Il secondo atto dell’invenzione della psicoanalisi è apparso con la creazione dei dispositivi che hanno reso possibile un lavoro psicoanalitico con soggetti multipli riuniti con uno o più psicoanalisti seguendo la regola fondamentale. Con questo secondo atto e a partire dai dispositivi analitici applicati ai gruppi, alle famiglie e alle coppie, sono comparsi molteplici spazi di realtà psichica. Mentre la cura individuale fa lavorare lo spazio psichico del singolo soggetto nel campo transfero-controtransferale, il gruppo mette al lavoro tre spazi psichici : lo spazio intrapsichico del soggetto nel gruppo, lo spazio dei legami interpsichici e lo spazio trans psichico del gruppo stesso. Questi tre spazi non sono né incastrati né sovrapposti, bensì articolati tra loro, in correlazione e interferenza gli uni con gli altri.
Oggi la psicoanalisi non può limitarsi alla sola realtà psichica del singolo soggetto: non può neppure costituirsi come una visione del mondo di cui possiederebbe la chiave, una specie di scienza delle scienze che si costituirebbe a partire unicamente dall’esperienza dello spazio della realtà psichica del singolo soggetto.
Confrontata al malessere della e nella nostra cultura eteroclita e al trattamento della sofferenza psichica che ne deriva, la psicoanalisi deve adoperare tutte le risorse della conoscenza dell’inconscio di cui dispone, in tutti i dispositivi nei quali l’inconscio si manifesta e produce i suoi effetti.
Ciò che oggi può la psicoanalisi, è trattare certe forme del disagio contemporaneo e renderne conto, a condizione di esplorare i rapporti che intercorrono tra lo spazio psichico del soggetto, lo spazio dei legami intersoggettivi e lo spazio psichico che è proprio delle configurazioni psichiche dei gruppi, delle famiglie, delle istituzioni.” (Dalla relazione di René Kaës).

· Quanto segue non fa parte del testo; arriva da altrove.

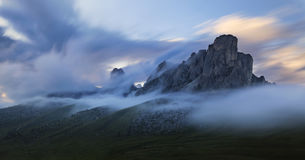 Zonsondergang in bergen Stock Foto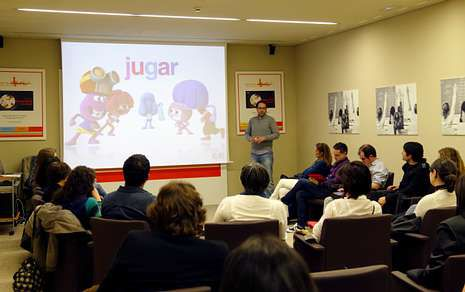 El creador de «Pocoyó» ofreció una charla-coloquio a los docentes que quedaron finalistas.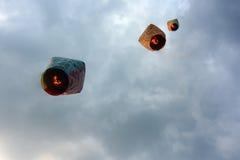 Lampiony niosą Chińskich nowy rok życzenia w nieba przy Pingxi nieba Latarniowym festiwalem w Tajwan Zdjęcia Royalty Free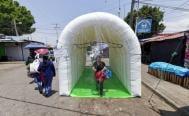 Pese a dudas sobre su efectividad, instalan túneles de sanitización en Oaxaca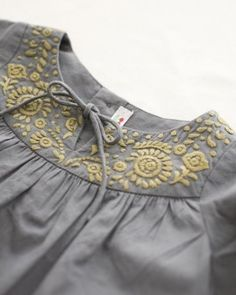 Grey and gold smock dress : {Gunmetal & Gold : for Sony Vaio E Series… Hand Embroidery Dress, Embroidery On Clothes, Embroidered Clothes, Embroidery Fashion, Hand Embroidery Designs, Diy Embroidery, Kids Dress Wear, Dresses Kids Girl, Kids Outfits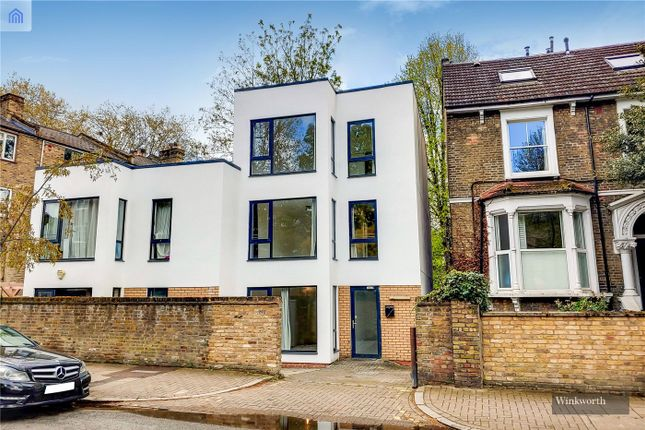 4 bed end terrace house for sale in Evering Road, London E5
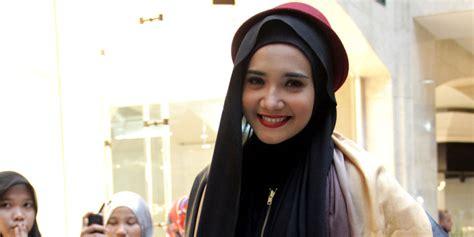 kumpulan tutorial hijab ala zaskia sungkar zaskia sungkar ingin gaya hijab ala zaskia sungkar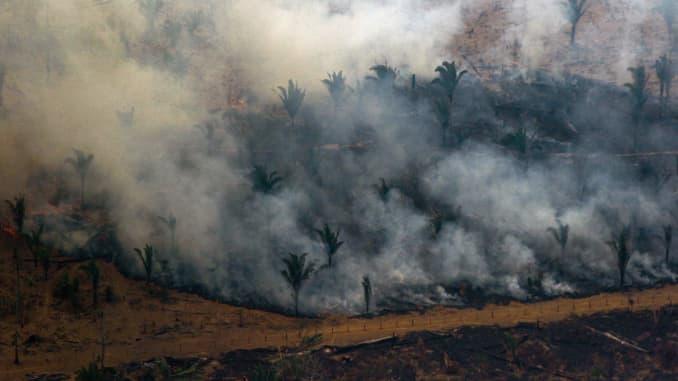 Vista aérea que muestra humo saliendo de un parche de bosque despejado con fuego en los alrededores de Boca do Acre, una ciudad en el estado de Amazonas, en la cuenca del Amazonas en el noroeste de Brasil, el 24 de agosto de 2019.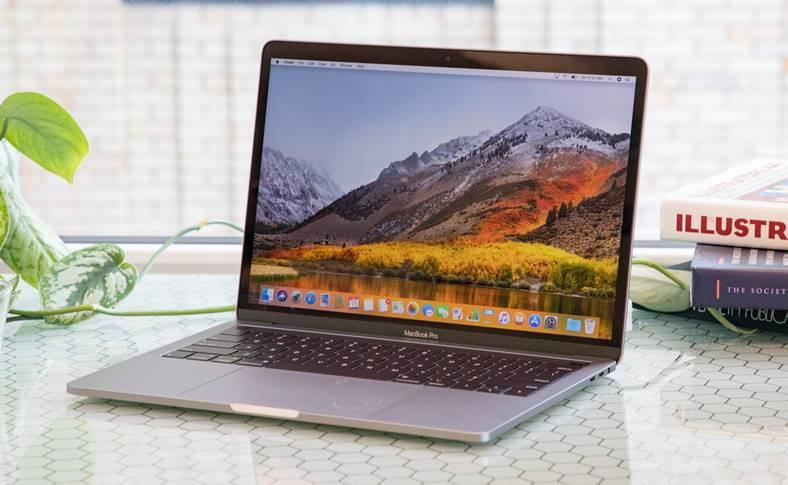 Apple REZOLVA Problema MacBook Pro 2018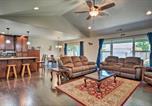 Location vacances Medford - Cozy Home with Yard - 3 Mi to Downtown Medford!-3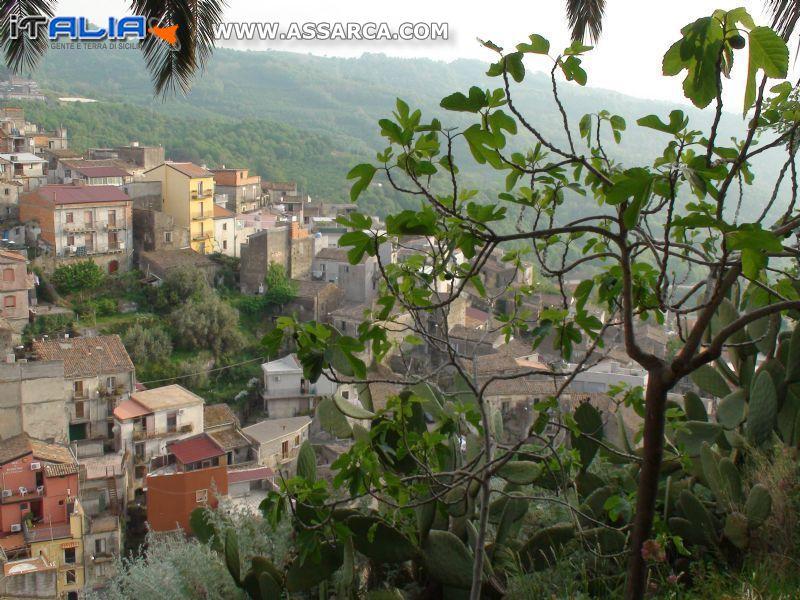 CASTIGLIONE DI SICILIA - PANORAMA*
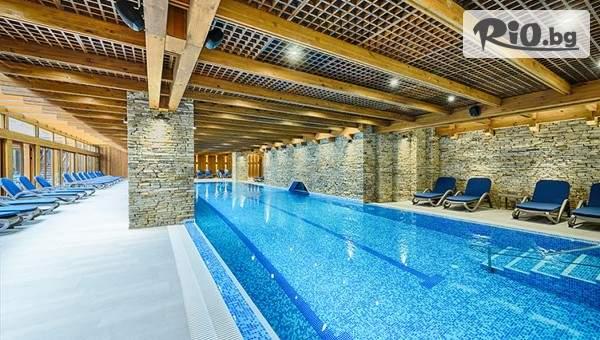Посрещнете Коледните празници в СПА хотел Катарино, Банско! Включва басейни с минерална вода, програма, вечери и закуски!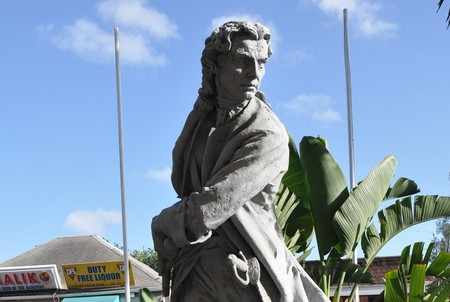 Woodes Rogers statue in Nassau, Bahamas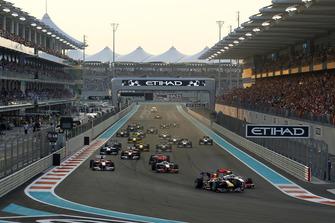 Sebastian Vettel, Red Bull Racing RB6, Lewis Hamilton, McLaren MP4-25 Mercedes al inicio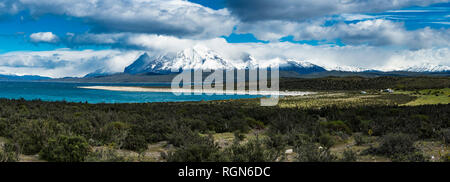 Chile, Patagonia, Magallanes y la Antartica Chilena Region, Torres del Paine National Park, Cuernos del Paine, Lago del Toro - Stock Photo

Le angustie del narcisismo nella cura analitica
Anna Ferruta
“Se e come sono cambiati i nostri pazienti fino ai giorni nostri”, affermava Eugenio Gaddini in un importante lavoro del 1984. Oggi possiamo aggiornare quella riflessione, a partire dall’analisi di casi clinici che chiedono una cura per una forma di sofferenza narcisistica.
Ci troviamo immersi in una sindrome psicosociale (Di Chiara) che sostiene forme di relazione nelle quali i processi di integrazione pretendono di oltrepassare i limiti del singolo, fino a riassorbire l’altro, senza sviluppare processi di soggettivazione.
Il soggetto, anche se cerca di alimentarsi di eccessi, si impoverisce, incontra ostacoli a divenire Io, a creare legami e a fare società. La dimensione del gruppo costituisce un’esperienza nella quale l’altro non sparisce nel funzionamento narcisistico individuale. L’altro è irriducibile alla sua interiorizzazione-soppressione come oggetto.
Si propongono alcuni esempi clinici che illustrano i limiti dei processi di integrazione, i modi della gruppalità interna come base necessaria di un sano narcisismo, le vicende relazionali in analisi che portano a nuove forme di soggettività (Dalla relazione di Anna Ferruta).